A bench headed by Justice AR Dave on Friday sought a response from the government as to why its 2013 decision to suspend tax benefits under the bilateral treaty should not be quashed after three petitioners challenged the Madras High Court’s judgment that upheld the Centre’s decision to notify Cyprus as noticed jurisdictional area for taxation.
The counsel of T Raj Kumar, one of the petitioners, contended that the amended provision conferred sweeping powers upon the Central government to specify any country as a notified jurisdictional area in relation to transactions entered into by any assessee, irrespective of whether such country is one, with whom a bilateral treaty has already been entered into or not.
The petitioners also sought to quash CBDT notification No. 86/2013 of November 1, 2013, declaring Cyprus a notified jurisdictional area irrespective of having entered into an ‘Agreement for the Avoidance of Double Taxation and the Prevention of Fiscal Evasion with respect to Taxes on Income and on Capital,’ with the Republic of Cyprus on December 21, 1994.

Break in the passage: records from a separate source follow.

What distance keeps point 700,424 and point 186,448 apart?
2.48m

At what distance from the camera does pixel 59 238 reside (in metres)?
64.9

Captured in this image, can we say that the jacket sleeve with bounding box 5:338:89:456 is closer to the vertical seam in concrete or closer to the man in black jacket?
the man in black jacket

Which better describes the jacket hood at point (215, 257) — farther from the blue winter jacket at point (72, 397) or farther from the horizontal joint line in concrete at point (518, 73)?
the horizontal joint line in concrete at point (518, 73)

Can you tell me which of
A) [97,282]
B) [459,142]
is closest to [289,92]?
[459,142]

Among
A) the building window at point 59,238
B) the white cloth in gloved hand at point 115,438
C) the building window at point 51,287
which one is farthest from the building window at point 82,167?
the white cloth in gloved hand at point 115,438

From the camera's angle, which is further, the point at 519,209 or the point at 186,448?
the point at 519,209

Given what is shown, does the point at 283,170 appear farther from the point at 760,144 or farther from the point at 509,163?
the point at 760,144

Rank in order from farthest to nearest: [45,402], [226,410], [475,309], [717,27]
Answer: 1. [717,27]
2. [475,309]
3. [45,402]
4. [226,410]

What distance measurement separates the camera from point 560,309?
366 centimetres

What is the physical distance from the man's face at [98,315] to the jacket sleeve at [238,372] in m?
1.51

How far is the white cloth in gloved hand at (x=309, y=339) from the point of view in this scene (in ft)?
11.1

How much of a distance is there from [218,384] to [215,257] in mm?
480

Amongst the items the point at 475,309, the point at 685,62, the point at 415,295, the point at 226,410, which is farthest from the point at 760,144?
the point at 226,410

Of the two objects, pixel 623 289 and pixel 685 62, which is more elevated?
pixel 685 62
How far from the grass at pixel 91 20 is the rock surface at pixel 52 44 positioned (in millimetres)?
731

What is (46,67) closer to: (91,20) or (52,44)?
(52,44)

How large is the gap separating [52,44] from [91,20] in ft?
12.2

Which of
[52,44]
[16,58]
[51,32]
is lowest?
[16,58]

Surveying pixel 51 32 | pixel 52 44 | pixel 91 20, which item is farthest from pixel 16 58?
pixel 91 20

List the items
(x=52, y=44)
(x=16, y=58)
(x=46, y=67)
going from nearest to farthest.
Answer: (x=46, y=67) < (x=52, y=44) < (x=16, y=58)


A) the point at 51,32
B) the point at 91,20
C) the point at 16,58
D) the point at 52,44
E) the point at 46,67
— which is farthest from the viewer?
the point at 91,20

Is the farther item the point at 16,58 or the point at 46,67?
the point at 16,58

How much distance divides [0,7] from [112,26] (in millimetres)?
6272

But India took the decision in 2013 to notify Cyprus as non-cooperative as there was no information flow on tax evasion. Section 94A(1) of the Income Tax Act, 1961, empowers the government to declare any country, with which it lacks effective exchange of information, a ‘notified jurisdictional area.’
The amended India-Mauritius DTAA removed the advantage that allowed investors to avoid paying capital gain taxes in India and is aimed at boosting the Centre’s efforts to prevent infusion of black money through shell companies in foreign tax havens.
Seeking a direction to the Centre to quash its decision, Kumar argued that the suspension of tax benefits has hurt investment inflow from Cyprus and the government has overridden the bilateral treaty’s provisions.
Upholding the Constitutional validity of Section 94A(1) as “the need of the hour”, the HC noted that “many countries suffered evasion or avoidance of tax, by unscrupulous persons exploiting noble theories of public international law”.
The HC said defensive measures such as insertion of Section 94A were aimed at enforcing transparency in cross-border remittances and preventing abuse of benefits conferred by treaties.